Saved data entries

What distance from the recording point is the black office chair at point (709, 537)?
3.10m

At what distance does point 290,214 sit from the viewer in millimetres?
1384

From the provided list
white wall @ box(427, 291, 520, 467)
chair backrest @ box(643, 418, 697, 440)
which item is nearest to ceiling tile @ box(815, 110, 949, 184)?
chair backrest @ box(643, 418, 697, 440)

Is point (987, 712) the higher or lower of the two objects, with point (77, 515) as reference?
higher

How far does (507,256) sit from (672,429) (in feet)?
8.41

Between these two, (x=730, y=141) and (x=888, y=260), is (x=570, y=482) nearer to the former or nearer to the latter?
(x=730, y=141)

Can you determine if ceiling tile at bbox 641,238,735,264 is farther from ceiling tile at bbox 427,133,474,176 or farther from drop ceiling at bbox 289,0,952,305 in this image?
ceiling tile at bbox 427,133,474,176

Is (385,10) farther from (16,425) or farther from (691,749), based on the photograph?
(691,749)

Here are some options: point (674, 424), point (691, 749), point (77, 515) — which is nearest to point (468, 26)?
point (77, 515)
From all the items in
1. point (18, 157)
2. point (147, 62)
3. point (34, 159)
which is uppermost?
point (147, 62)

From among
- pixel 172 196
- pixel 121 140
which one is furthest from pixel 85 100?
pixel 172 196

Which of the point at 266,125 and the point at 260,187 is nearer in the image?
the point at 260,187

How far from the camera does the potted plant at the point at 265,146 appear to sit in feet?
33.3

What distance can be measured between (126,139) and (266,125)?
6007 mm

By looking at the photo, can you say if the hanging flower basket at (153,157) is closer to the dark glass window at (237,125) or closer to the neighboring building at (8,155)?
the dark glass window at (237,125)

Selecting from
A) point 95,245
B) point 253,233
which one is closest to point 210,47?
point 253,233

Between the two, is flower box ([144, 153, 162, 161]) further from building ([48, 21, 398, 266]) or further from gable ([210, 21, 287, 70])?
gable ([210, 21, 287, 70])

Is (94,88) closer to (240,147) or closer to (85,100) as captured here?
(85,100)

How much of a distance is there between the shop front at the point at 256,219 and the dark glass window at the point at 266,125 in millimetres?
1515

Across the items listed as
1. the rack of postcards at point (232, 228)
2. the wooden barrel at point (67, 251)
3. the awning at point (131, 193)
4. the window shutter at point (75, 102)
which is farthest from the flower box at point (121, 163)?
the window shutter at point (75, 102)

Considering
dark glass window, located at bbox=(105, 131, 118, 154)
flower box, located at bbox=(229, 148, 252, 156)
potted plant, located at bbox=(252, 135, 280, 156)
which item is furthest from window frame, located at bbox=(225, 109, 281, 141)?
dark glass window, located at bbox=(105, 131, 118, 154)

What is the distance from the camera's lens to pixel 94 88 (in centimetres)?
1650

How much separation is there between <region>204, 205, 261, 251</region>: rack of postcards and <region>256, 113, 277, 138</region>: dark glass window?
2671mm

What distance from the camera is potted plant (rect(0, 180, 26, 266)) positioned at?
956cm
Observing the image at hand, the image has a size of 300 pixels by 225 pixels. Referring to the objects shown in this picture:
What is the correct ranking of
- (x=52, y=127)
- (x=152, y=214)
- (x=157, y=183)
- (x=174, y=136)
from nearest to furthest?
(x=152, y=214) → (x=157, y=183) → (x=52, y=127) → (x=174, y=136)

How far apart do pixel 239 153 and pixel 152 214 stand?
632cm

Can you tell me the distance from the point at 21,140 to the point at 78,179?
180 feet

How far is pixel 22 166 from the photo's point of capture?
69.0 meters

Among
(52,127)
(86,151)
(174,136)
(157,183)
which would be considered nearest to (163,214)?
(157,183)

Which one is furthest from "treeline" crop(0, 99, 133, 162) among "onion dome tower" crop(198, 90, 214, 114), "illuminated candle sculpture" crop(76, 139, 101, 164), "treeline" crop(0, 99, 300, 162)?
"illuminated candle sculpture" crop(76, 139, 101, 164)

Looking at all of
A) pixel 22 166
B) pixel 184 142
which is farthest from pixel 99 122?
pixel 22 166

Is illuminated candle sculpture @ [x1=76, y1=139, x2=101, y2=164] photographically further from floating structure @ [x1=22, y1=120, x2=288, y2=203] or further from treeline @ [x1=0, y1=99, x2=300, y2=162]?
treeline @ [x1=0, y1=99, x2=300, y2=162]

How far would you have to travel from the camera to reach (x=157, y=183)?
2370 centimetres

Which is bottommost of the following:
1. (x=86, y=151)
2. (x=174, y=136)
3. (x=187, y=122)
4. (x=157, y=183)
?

* **Problem requirements**
Reproduce all of the saved data entries above word for word.

* **Task result**
What distance from the recording point is the black office chair at point (709, 537)?
3.10m

At what distance does point 290,214 sit from the viewer in millimetres?
1384

From the provided list
white wall @ box(427, 291, 520, 467)
chair backrest @ box(643, 418, 697, 440)
which item is nearest to ceiling tile @ box(815, 110, 949, 184)?
chair backrest @ box(643, 418, 697, 440)

Is point (987, 712) the higher or lower of the two objects, with point (77, 515) as reference?
higher

How far does (507,256) sit from (672,429) (in feet)?
8.41

Between these two, (x=730, y=141) and (x=888, y=260), is (x=570, y=482) nearer to the former or nearer to the latter?
(x=730, y=141)

Can you determine if ceiling tile at bbox 641,238,735,264 is farther from ceiling tile at bbox 427,133,474,176 or farther from drop ceiling at bbox 289,0,952,305 in this image?
ceiling tile at bbox 427,133,474,176

Is (385,10) farther from (16,425) or farther from (691,749), based on the photograph?
(691,749)

Here are some options: point (674, 424), point (691, 749), point (77, 515) — which is nearest to point (468, 26)?
point (77, 515)
From all the items in
1. point (18, 157)
2. point (147, 62)
3. point (34, 159)
which is uppermost?
point (147, 62)

From among
- pixel 172 196
- pixel 121 140
which one is furthest from pixel 85 100?
pixel 172 196

Which of the point at 266,125 and the point at 260,187 is nearer in the image?
the point at 260,187

How far from the camera does the potted plant at the point at 265,146 appear to sit in feet?
33.3

What distance can be measured between (126,139) and (266,125)?
6007 mm

By looking at the photo, can you say if the hanging flower basket at (153,157) is closer to the dark glass window at (237,125) or closer to the neighboring building at (8,155)?
the dark glass window at (237,125)

Selecting from
A) point 95,245
B) point 253,233
which one is closest to point 210,47?
point 253,233

Between the two, is flower box ([144, 153, 162, 161]) further from building ([48, 21, 398, 266]) or further from gable ([210, 21, 287, 70])?
gable ([210, 21, 287, 70])

Is (94,88) closer to (240,147) or closer to (85,100) as captured here?
(85,100)

How much of a distance is there between the shop front at the point at 256,219 and the dark glass window at the point at 266,125 in millimetres?
1515

Across the items listed as
1. the rack of postcards at point (232, 228)
2. the wooden barrel at point (67, 251)
3. the awning at point (131, 193)
4. the window shutter at point (75, 102)
which is farthest from the flower box at point (121, 163)?
the window shutter at point (75, 102)

Considering
dark glass window, located at bbox=(105, 131, 118, 154)
flower box, located at bbox=(229, 148, 252, 156)
potted plant, located at bbox=(252, 135, 280, 156)
which item is furthest from window frame, located at bbox=(225, 109, 281, 141)?
dark glass window, located at bbox=(105, 131, 118, 154)

What is the distance from the camera's lens to pixel 94 88 (in centimetres)?
1650

How much separation is there between <region>204, 205, 261, 251</region>: rack of postcards and <region>256, 113, 277, 138</region>: dark glass window?
2671mm

What distance from the camera is potted plant (rect(0, 180, 26, 266)) positioned at?
956cm
Observing the image at hand, the image has a size of 300 pixels by 225 pixels. Referring to the objects shown in this picture:
What is the correct ranking of
- (x=52, y=127)
- (x=152, y=214)
- (x=157, y=183)
- (x=174, y=136)
from nearest to furthest?
(x=152, y=214) → (x=157, y=183) → (x=52, y=127) → (x=174, y=136)

How far apart do pixel 239 153 and pixel 152 214 stand?
632cm

Can you tell me the distance from the point at 21,140 to the point at 78,179?
180 feet

How far is pixel 22 166 from the photo's point of capture?
69.0 meters

Among
(52,127)
(86,151)
(174,136)
(157,183)
which would be considered nearest to (163,214)?
(157,183)

Which one is furthest from "treeline" crop(0, 99, 133, 162) among "onion dome tower" crop(198, 90, 214, 114), "illuminated candle sculpture" crop(76, 139, 101, 164), "treeline" crop(0, 99, 300, 162)?
"illuminated candle sculpture" crop(76, 139, 101, 164)

Looking at all of
A) pixel 22 166
B) pixel 184 142
which is farthest from pixel 99 122?
pixel 22 166

Is illuminated candle sculpture @ [x1=76, y1=139, x2=101, y2=164] photographically further from floating structure @ [x1=22, y1=120, x2=288, y2=203] or further from treeline @ [x1=0, y1=99, x2=300, y2=162]?
treeline @ [x1=0, y1=99, x2=300, y2=162]

How far would you have to travel from the camera to reach (x=157, y=183)?
2370 centimetres

Which is bottommost of the following:
1. (x=86, y=151)
2. (x=174, y=136)
3. (x=187, y=122)
4. (x=157, y=183)
?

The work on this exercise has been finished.